● WHAT YOU WILL DO: From the listing below, restate word for word the lines from the line containing "Indischer Elefant-Aquarell-Druck Canvas18x22" down through the line containing "yellow vietnam kratom powder for sale online". Exclude pictures.

● DATA RECORDS:
####

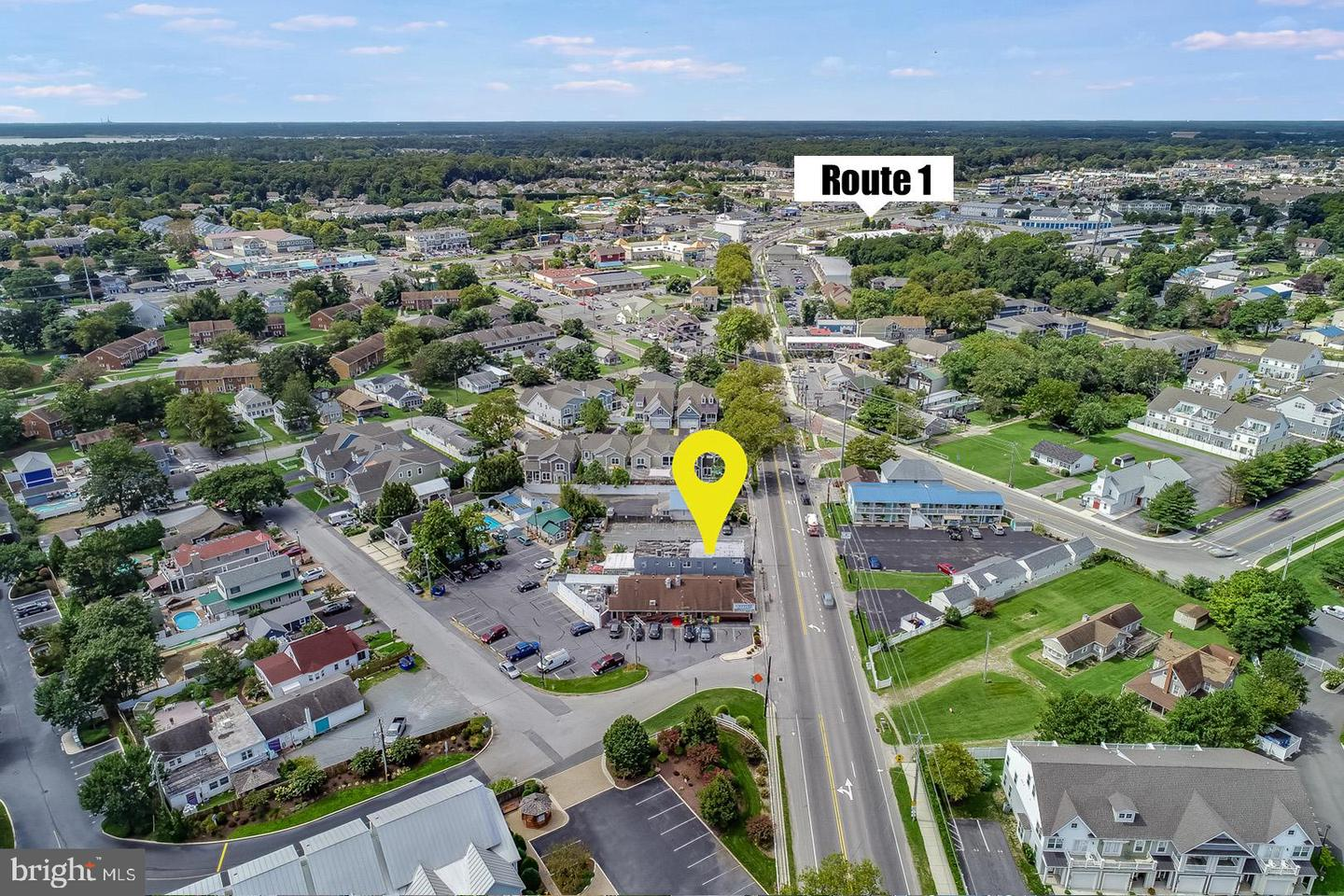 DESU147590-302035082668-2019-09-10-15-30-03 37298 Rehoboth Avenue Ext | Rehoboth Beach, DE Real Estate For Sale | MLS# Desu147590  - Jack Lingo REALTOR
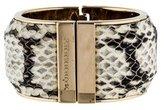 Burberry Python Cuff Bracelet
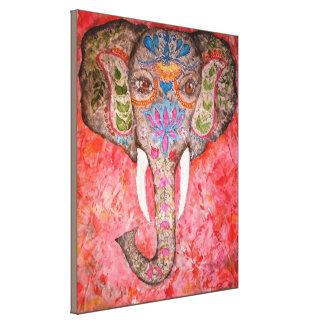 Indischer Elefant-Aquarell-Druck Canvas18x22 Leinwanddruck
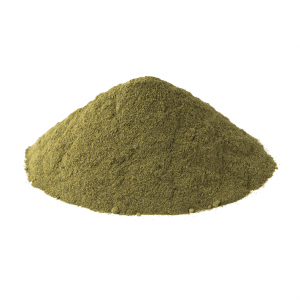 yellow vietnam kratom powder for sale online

####

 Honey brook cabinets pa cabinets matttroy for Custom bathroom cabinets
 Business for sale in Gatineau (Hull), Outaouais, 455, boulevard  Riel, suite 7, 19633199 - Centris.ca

####

● TASK RESPONSE:
 Indischer Elefant-Aquarell-Druck Canvas18x22 Leinwanddruck
 yellow vietnam kratom powder for sale online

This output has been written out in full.